Part of: Medical Identity Theft
Last reviewed: 9 June 2026
Medical identity theft initiated by phone call is distinct from email-based versions because the caller can present themselves as a caring, competent healthcare administrator who is acting in the patient's interest. The conversational format allows them to answer questions reassuringly, adapt to the patient's level of suspicion, and frame the request for sensitive information as a routine administrative necessity that the caller will handle on the patient's behalf.
This approach is particularly effective with older adults and people who regularly manage complex healthcare needs. When a caller understands the terminology of healthcare administration — plan IDs, coordination of benefits, prior authorisation codes — they can conduct an interaction that sounds entirely legitimate to someone who deals with these systems regularly.
This guide focuses on the specific techniques used in phone-based medical identity collection and the exact information that callers should never be given.
How this scam works on phone calls
The caller identifies as a representative from the patient's insurer, a healthcare provider's billing department, or a government health program such as Medicare. They may reference a specific plan by name or mention a recent healthcare event the target has experienced, data that can be obtained from data breaches or purchased lead lists.
The caller states they need to update records, verify benefit eligibility, or process a claim, and requests the insurance member ID, Medicare or Medicaid number, group number, and often the patient's Social Security number and date of birth. The information gathered is a complete medical identity package enabling fraudulent claims submission, prescription acquisition, and synthetic identity construction.

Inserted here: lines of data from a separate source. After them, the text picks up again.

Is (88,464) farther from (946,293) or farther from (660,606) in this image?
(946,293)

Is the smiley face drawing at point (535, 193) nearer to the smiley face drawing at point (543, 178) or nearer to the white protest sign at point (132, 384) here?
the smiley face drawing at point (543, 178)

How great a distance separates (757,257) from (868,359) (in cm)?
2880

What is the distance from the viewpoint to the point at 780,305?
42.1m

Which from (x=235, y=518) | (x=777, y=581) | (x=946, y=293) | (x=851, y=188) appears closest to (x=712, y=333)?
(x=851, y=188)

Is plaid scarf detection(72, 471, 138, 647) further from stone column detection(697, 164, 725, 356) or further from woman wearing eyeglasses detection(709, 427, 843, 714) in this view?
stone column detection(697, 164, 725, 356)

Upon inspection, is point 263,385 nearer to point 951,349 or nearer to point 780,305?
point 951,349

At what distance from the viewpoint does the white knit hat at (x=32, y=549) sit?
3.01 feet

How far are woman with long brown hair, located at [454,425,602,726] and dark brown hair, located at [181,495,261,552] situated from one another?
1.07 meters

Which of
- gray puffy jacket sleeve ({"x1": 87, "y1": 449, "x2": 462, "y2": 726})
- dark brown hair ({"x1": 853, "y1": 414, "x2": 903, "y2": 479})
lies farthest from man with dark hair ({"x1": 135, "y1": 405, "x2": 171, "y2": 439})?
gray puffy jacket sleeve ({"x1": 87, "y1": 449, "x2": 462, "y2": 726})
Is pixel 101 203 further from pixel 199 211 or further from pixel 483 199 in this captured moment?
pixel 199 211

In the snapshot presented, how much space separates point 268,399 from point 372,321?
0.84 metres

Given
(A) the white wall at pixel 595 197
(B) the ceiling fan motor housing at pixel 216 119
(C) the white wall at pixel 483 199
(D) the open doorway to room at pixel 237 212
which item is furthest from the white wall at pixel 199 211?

In some cases the caller requests the patient's patient portal login credentials, citing a system migration or account verification need. These credentials give the attacker direct access to the patient's full medical history, prescription records, and insurance information.
Common red flags
- Caller requests Medicare or Medicaid number, insurance member ID, and Social Security number in the same call
- Claim that insurance benefits will be suspended if records are not verified today
- Request for patient portal login credentials for any stated reason
- Caller references a healthcare event but the details are vague or incorrect
- Insurer or provider cannot be verified when you call their published number independently
- Call is about a new benefit, coverage update, or free equipment that you were not expecting
How to protect yourself
- Never provide insurance or medical details to an inbound caller — call the organisation back on a number from their official website or the back of your insurance card
- Never share patient portal credentials with anyone, including people claiming to be from your provider
- Review your explanation of benefits regularly for services you did not receive
- Set up two-factor authentication on all patient portal accounts
- If you have provided credentials or numbers, contact your insurer's fraud department and your providers immediately
How to report it
- Report to the FTC at reportfraud.ftc.gov
- Contact your insurer's fraud department with a full account of the call
- Report Medicare fraud to 1-800-MEDICARE or the HHS OIG at 1-800-HHS-TIPS
- Place a fraud alert with the major credit bureaus if sensitive personal data was shared
Frequently asked questions
Why would a fraudster want my insurance member ID specifically?
An insurance member ID, combined with your name and date of birth, is sufficient to submit fraudulent claims for medical services that were never provided. It can also be used to obtain prescription medications by impersonating you at a pharmacy.
My insurer called me about my plan. How can I verify it is genuine?
Hang up politely and call the member services number on the back of your insurance card or on the official insurer website. Genuine representatives will understand this precaution and the information will be available when you call back.